We tried to carry on as though everything were normal, especially with the at-risk kids and with our Sunday visitors. We’d pull it together when people arrived, and sometimes I even did forget for an hour or two about the whole mess we were in. But as soon as the group was over or the visitors had left, reality came flooding back in. I felt trapped in a horrible situation and my old childhood feeling of despair returned.
Nobody understands. What’s the point? It’s not even worth it to continue
.
Each Saturday night I was filled with dread.
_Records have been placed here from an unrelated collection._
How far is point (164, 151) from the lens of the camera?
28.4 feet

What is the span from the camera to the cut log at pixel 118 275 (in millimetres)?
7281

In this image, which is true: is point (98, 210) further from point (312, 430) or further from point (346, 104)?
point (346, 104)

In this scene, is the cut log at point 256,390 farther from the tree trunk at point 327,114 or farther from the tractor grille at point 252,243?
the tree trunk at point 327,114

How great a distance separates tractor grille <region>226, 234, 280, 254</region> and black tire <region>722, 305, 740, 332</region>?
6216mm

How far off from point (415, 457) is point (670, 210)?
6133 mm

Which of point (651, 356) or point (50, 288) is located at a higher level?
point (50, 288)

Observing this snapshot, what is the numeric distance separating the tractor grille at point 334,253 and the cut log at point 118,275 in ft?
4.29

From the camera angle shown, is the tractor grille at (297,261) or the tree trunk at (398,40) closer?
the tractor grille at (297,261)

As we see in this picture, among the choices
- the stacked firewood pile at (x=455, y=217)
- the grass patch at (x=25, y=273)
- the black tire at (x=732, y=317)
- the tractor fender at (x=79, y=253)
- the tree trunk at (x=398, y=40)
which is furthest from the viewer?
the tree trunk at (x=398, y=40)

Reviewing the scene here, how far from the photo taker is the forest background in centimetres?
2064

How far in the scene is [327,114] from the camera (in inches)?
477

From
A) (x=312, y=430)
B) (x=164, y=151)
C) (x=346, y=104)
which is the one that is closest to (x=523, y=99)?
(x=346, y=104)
We used to have fun preparing for visitor Sundays—making the place spotless, prepping for special activities, guessing at how many visitors we’d get this time. Now it was a tension-filled day or two, as we tiptoed around hoping that Paige would not strike while we had a barnyard full of visitors.
After one particularly tension-filled Sunday, Jay had finally had enough. “We’re taking that woman to court,” he said.
With what money?
I thought.
“She’s ruining the Gentle Barn,” he said. “She’s destroying our business. Our kids are upset. We’re going to stop her.”
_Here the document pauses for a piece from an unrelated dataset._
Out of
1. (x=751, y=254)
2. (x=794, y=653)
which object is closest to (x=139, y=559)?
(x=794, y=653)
The next day we started calling around in search of legal guidance, and the following days were filled with research and meetings and phone consultations. Could we fight this in court? Did we have a case that would hold up? How much would it cost?
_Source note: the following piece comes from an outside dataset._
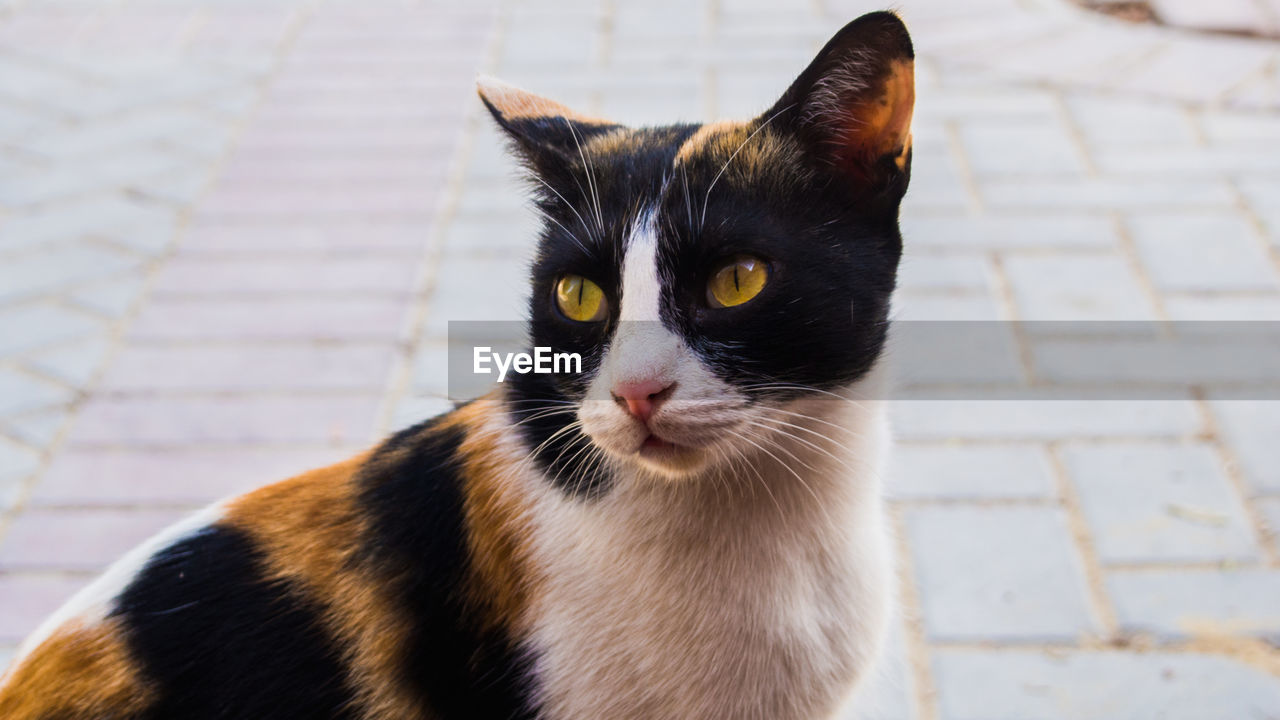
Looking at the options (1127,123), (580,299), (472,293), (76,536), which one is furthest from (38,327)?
(1127,123)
Notices continued to arrive from Animal Control and also from Building and Safety, and the language was growing stronger with each letter. Get rid of your pigs and tear down your barn, or else. I started to wonder if we should even be trying to fight this at all or if it was simply time to give up. Maybe we needed to place the pigs in a good home, keep as many animals as we could privately, and shut down the Gentle Barn so we’d no longer be a target for those who wanted to hurt us.
We were still sorting through this tangle of questions, trying to get a foothold and find a path out, when the winter holidays arrived, bringing everything to a lull. The lawyers had gone out of town; the consultants took days to return our calls; even Paige seemed to be taking a break. So when a horse rescue called and invited us to have a look around their place, we decided to jump on the opportunity to take a vacation from our troubles and get out of town for the day with our kids.
I’d heard a lot about this horse rescue but had never done the hour-long trip up to Ojai to see it. We drove on out of the city and through the rolling hills that were lush and green this time of year. An hour later we headed through the gate and onto a property covered with ancient oak trees, and I could feel my body begin to relax. Our host, Liz, greeted us with a huge smile and then took us out to the stalls housing the rescued horses. We had packed along some carrots and apples for them and walked from stall to stall giving them treats. There was the tiny pony who served as their mascot, then a gorgeous chestnut mare trained in dressage, a tall black quarter horse who was terrific at trail riding, and several other horses eager to say hello and accept our offerings. These particular horses were in great shape and had mostly ended up here because their owners had moved away or lost a job and could no longer afford the upkeep.
Then I came to the stall of a gray mare. Unlike the other horses, she didn’t come get a treat but instead stood way at the back of her stall. I climbed over the rail and walked slowly to her. “Hey there, girl,” I cooed to her as I approached. “What’s going on? Don’t you want a treat?” I held a carrot out to her, but there was no response. Then I took out a piece of apple and held it right under her nose. Still no response.
“What’s going on with that gray mare?” I asked Liz.
“That’s Blue,” she said. Blue had lived for many years at a home with another horse. When the family’s kids had grown up and gone
off to college, the two horses had been dumped at the rescue. “The other horse, Sasha, got adopted out. Blue didn’t. She’s been like this ever since.”
“What’s going to happen with her?”
“Well, just like Sasha, Blue’s a kid pony, so she’ll probably be adopted by another kid. When that kid outgrows her, she’ll go to another kid.”